The move was in response to Council President Brian Housh presenting a list of eight Council goals for this year, following a Council goals discussion at a previous meeting. Following that meeting, Housh had incorporated Council comments into the list. However, several Council members felt the goals needed to be refined and prioritized.
“What are the most critical?” asked MacQueen, suggesting that the goals of affordability and housing top the list. Hempfling agreed with these priorities.
While Council members considered using the second half of a Council retreat for the goals discussion, they ultimately opted to meet on a week night in order to enhance public participation.
“Anything we can do to optimize community participation is good,” Kreeger said.
Villagers may access a survey on the 2018 Council goals online at the Facebook group VillageYS, or at http://www.surveymonkey.com/r/2VDHFTP. Surveys are also available at the library, Tom’s Market, the Emporium, the Bryan Center and Senior Center.

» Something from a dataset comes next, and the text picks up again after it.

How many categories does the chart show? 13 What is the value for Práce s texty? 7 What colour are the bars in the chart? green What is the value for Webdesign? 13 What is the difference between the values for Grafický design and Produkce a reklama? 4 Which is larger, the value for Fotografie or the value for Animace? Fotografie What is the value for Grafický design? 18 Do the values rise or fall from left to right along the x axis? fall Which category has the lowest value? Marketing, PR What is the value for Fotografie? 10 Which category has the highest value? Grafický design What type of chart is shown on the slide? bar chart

• Dodd recommended that the Village not enter into an agreement with the online rental platform Airbnb to collect the recently initiated Village lodging tax revenues. While Airbnb offers such a service, the practice could be confusing to local residents who are renting out spaces in their homes, as they may be using other platforms for their rentals, according to Dodd, who also said she believes Village staff won’t have difficulty collecting the tax.

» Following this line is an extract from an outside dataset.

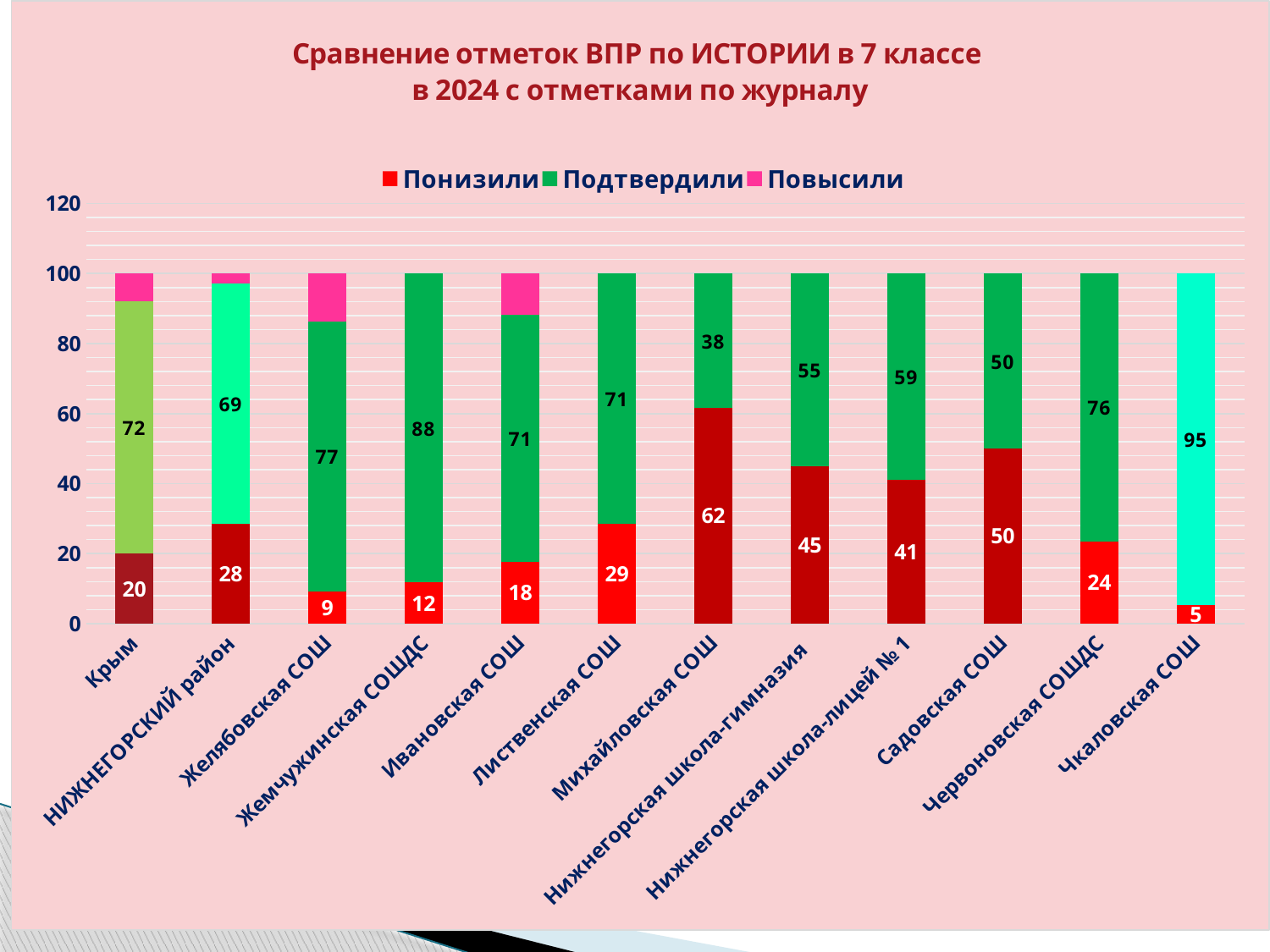
What is the value of Подтвердили for Чкаловская СОШ? 95 How many series does the legend list? 3 What is the total of the stacked bar for Садовская СОШ? 100 Which is larger, the Понизили value for Садовская СОШ or for Червоновская СОШДС? Садовская СОШ How many categories are shown on the x axis? 12 What type of chart is shown on the slide? Stacked bar chart Is the Повысили value for Крым greater or less than 20? less What is the value of Понизили for НИЖНЕГОРСКИЙ район? 28 Which category has the highest value for Понизили? Михайловская СОШ What is the difference between the Понизили values for Михайловская СОШ and Чкаловская СОШ? 57 Which category has the lowest value for Подтвердили? Михайловская СОШ What is the value of Понизили for Михайловская СОШ? 62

Council members agreed to keep an eye on how much burden the new tax places on staff members, and how difficult the tax is to collect. The main advantage of entering into the agreement with Airbnb is that the tax would automatically be collected without using Village staff.
“At this point, we will wait to see if this works for the staff,” Housh said.
• Villager Becky Campbell stated her distress that Council is considering putting housing on the Village-owned Glass Farm. Such a move would counter the results of a 2002 referendum in which villagers rejected a Village partnership with Home Inc. on the same land, Campbell said.
Campbell’s comment came during Council’s discussion of upcoming community forums in March that will focus on housing needs in the village.
In response to Campbell, MacQueen said the earlier referendum only addressed a specific affordable housing project and partnership with Home, Inc. What Council is now considering is a different vision of mixed income housing on the land, although no decisions have been made.
Regarding the referendum, “It was not about never having housing on the Glass Farm,” MacQueen said.
• Council unanimously approved the second reading of a new fund that allows the Village to hold residents’ overpayment of utility bills for the following month’s payment.
• Council unanimously approved the second reading of a fund to house the revenues obtained by the Village for the Yellow Springs-Clifton connector bikepath project. The project is a collaboration of several entities, and the Village is acting as custodian for the funds.
• Following its regular meeting, Council met in executive session for the discussion of the promotion of a public official.
Council’s next regular meeting is Monday, March 5, at 7 p.m. in Council chambers.